Selon le ministère de la Santé, le pays d'Amérique centrale n'a enregistré que 25 contaminations pour huit décès depuis le diagnostic de premiers cas le 19 mars, des chiffres contestés par les professionnels et les ONG.

"Nous entrons dans une phase de propagation communautaire rapide du virus. A mesure que la courbe va continuer d'augmenter de manière exponentielle et provoquer plus de malades, cela va devenir chaotique", met en garde l'épidémiologiste Alvaro Ramirez.

La présidente de l'Association médicale nicaraguayenne, Gretel Solis, évoque également une "transmission communautaire" de la maladie qui se répand désormais localement.

Le Nicaragua est le seul pays d'Amérique centrale qui n'a ni adopté de mesures de confinement, ni fermé ses frontières, ni suspendu l'école en raison de la pandémie. Le 29 avril le gouvernement a fini tout de même par inciter la population à prendre des mesures préventives d'hygiène et de distanciation sociale.

Or les hôpitaux font face à un afflux croissant de patients souffrant de maladies respiratoires. Mais les malades décédés de "pneumonie atypique" sont enterrés dans des cercueils scellés lors d'"enterrements express", sans veillée ni rassemblement.

La situation est particulièrement difficile à Chinandega, dans le nord-ouest du pays, considérée comme l'épicentre de l'épidémie dans le pays de 6 millions d'habitants.

Sur place, les hôpitaux sont gardés par la police ou des hommes en civil afin d'empêcher les journalistes d'approcher pour filmer ou interroger des proches de malades.

- "Courir après les corbillards" -

Les familles sont également tenues à distance de leur proche hospitalisé, comme l'a été celle de l'ancienne star locale du football Alberto Mendoza, qui a eu interdiction de lui rendre visite pendant les onze jours qu'il a passés à l'hôpital de Chinandega où il est finalement décédé.

Agé de 74 ans, Alberto Mendoza avait été hospitalisé le 2 mai, souffrant de "fièvre, d'une toux et des poumons", a raconté à l'AFP son épouse Consuelo. Elle n'a jamais revu son mari. A son décès, elle a eu trois heures pour préparer l'enterrement. Seule une de ses filles a pu y assister.

Selon l'acte de décès, Alberto Mendoza est mort "d'insuffisance respiratoire et pneumonie atypique". Mais sa famille soupçonne que le Covid-19 soit la cause du décès.

L'ONG Observatorio ciudadano, qui procède à un décompte avec l'appui de la société civile, avait recensé au 13 mai 266 décès et 1.270 cas suspects, principalement dans la capitale Managua ainsi que dans le sud et le nord-ouest du pays.

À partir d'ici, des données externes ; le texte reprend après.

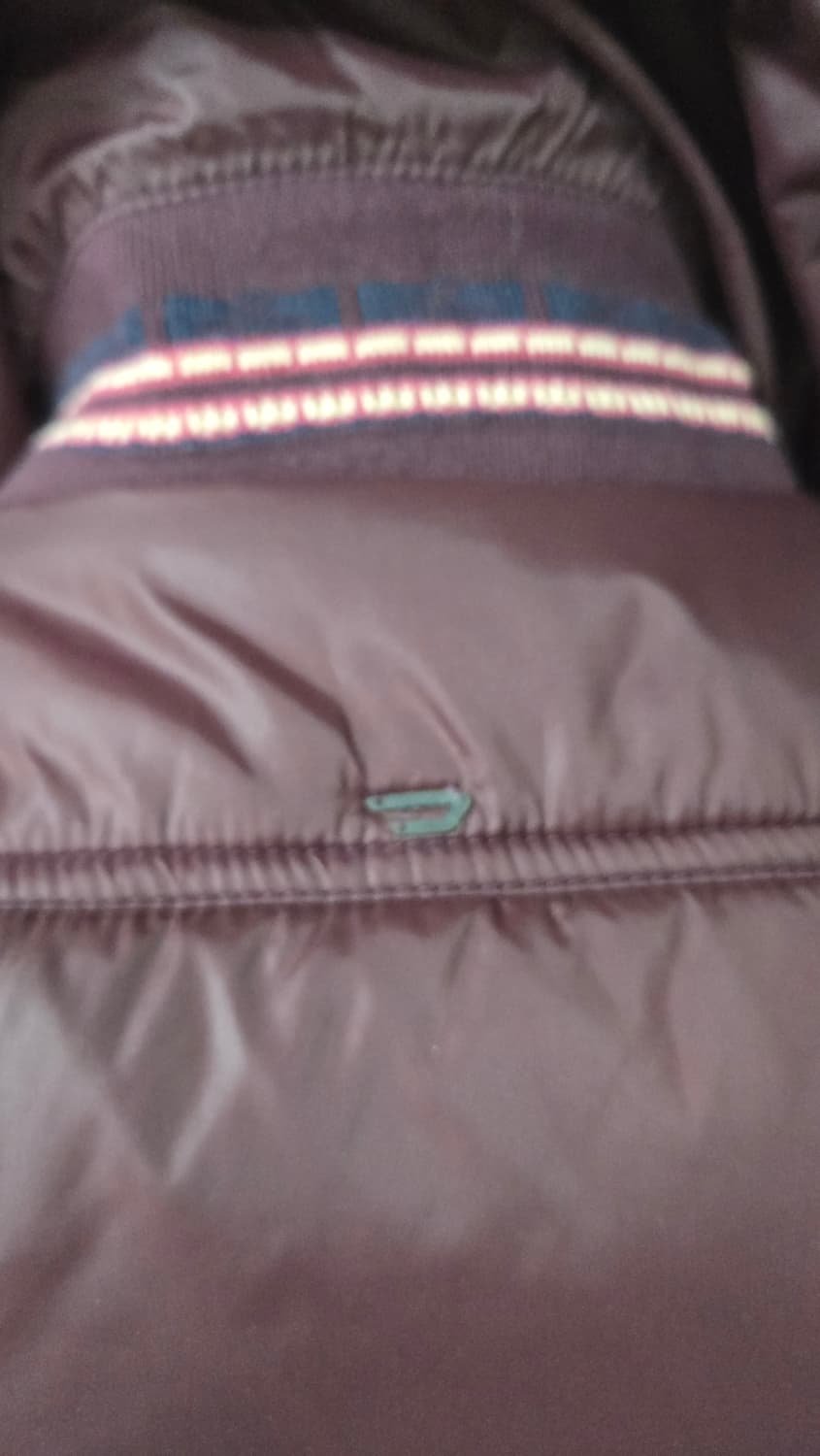 디젤 패딩베스트 상품이미지6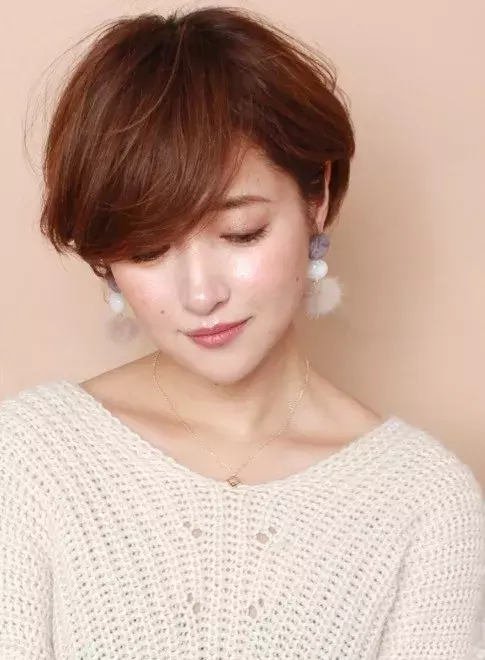 日式短发图片2017(日本发型网站票选) - 赤虎壹号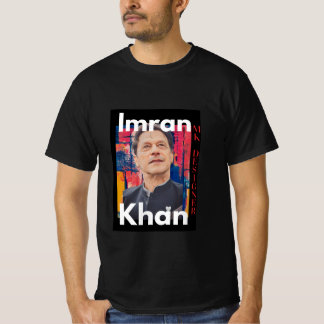 IMRAN KHAN VAN MK T-SHIRT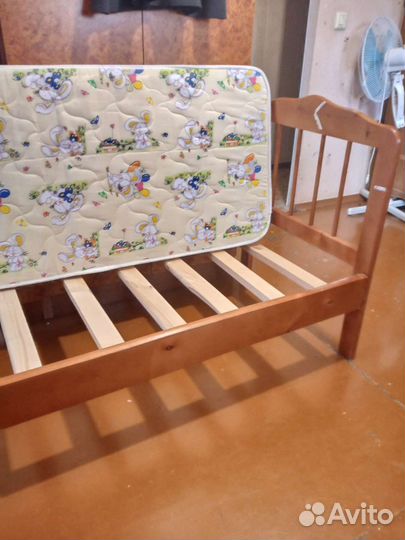 Детская кровать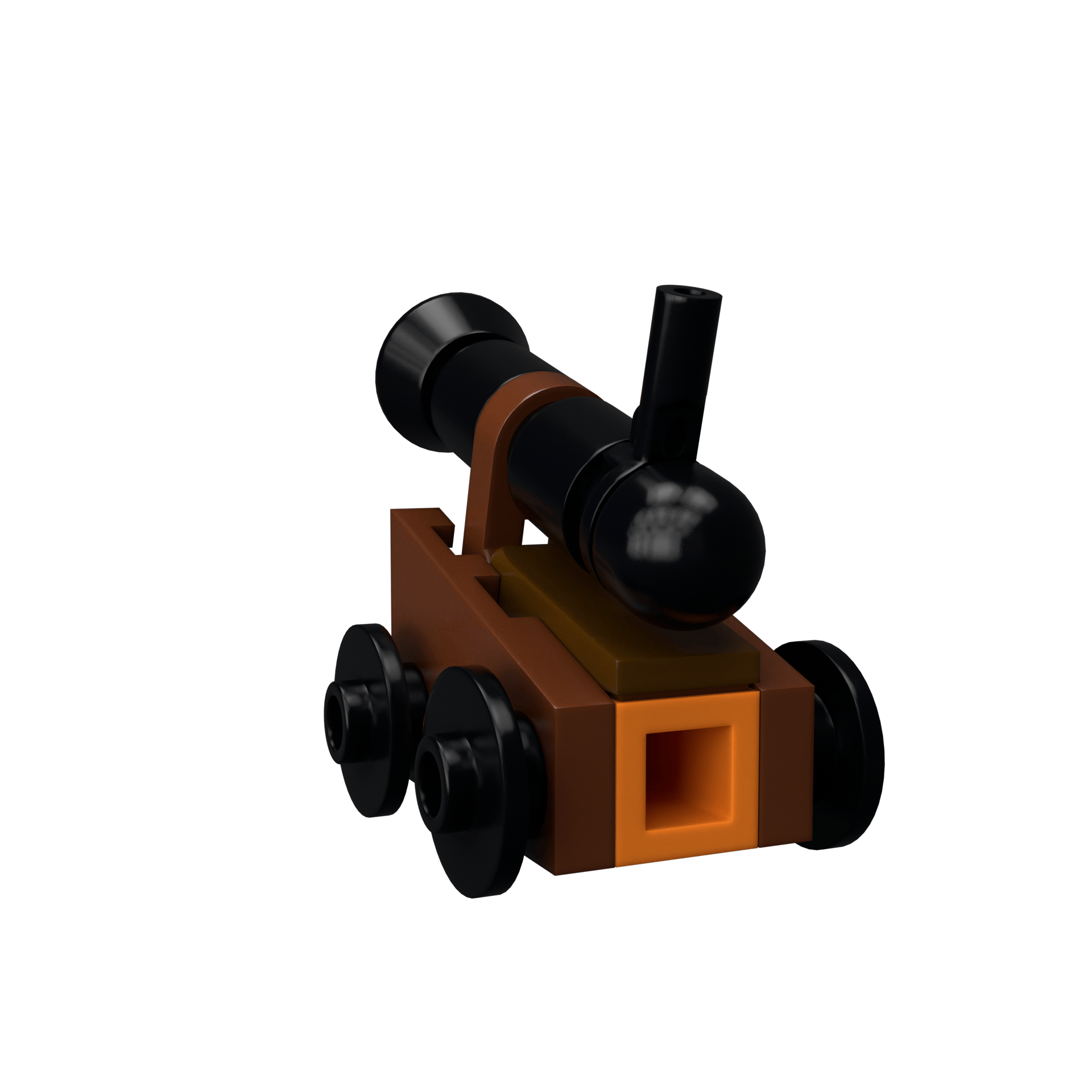 Pirate cannon - Image 4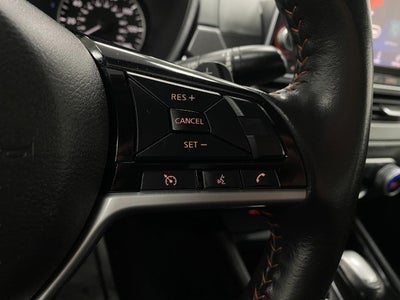 2024 Nissan Altima 2.5 SR Sedan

"Les familles de ceux qui sont morts du Covid-19 font face à un gouvernement qui leur ment, leur donne des certificats de décès qui ne correspondent pas à la vérité médicale", a récemment accusé la Coalition nationale, plateforme de mouvements d'opposition au président Daniel Ortega.

"Les personnes en deuil sont obligées de courir après les corbillards emportant les cercueils pour savoir où vont être enterrés leurs proches" et "elles sont menacées par la police ou les paramilitaires pour qu'elles ne disent pas la vérité sur les causes de la mort", ajoute la plateforme.

La vice-présidente Rosario Murillo, l'épouse du président socialiste fortement contesté depuis l'éclatement d'une grave crise politique en avril 2018, a dénoncé une campagne de dénigrement de l'opposition.

Le secrétaire d'Etat adjoint américain chargé de l'Amérique latine, Michael Kozak, a également récemment émis des doutes sur les chiffres officiels du gouvernement nicaraguayen.

Selon le pneumologue Carlos Quant, de nombreux médecins "travaillent à l'aveuglette" sans diagnostics précis en raison du manque de tests. Seul le ministère de la Santé est habilité à effectuer des test de Covid-19, et les particuliers ne sont pas autorisés à en acheter.

"Beaucoup de patients arrivent à l'hôpital avec des symptômes suggérant un Covid-19, à la fois cliniquement et selon les radios, mais les tests ne sont pas disponibles, donc beaucoup de ces cas finissent par un diagnostic de pneumonie atypique", explique le spécialiste qui exerce dans une clinique privée.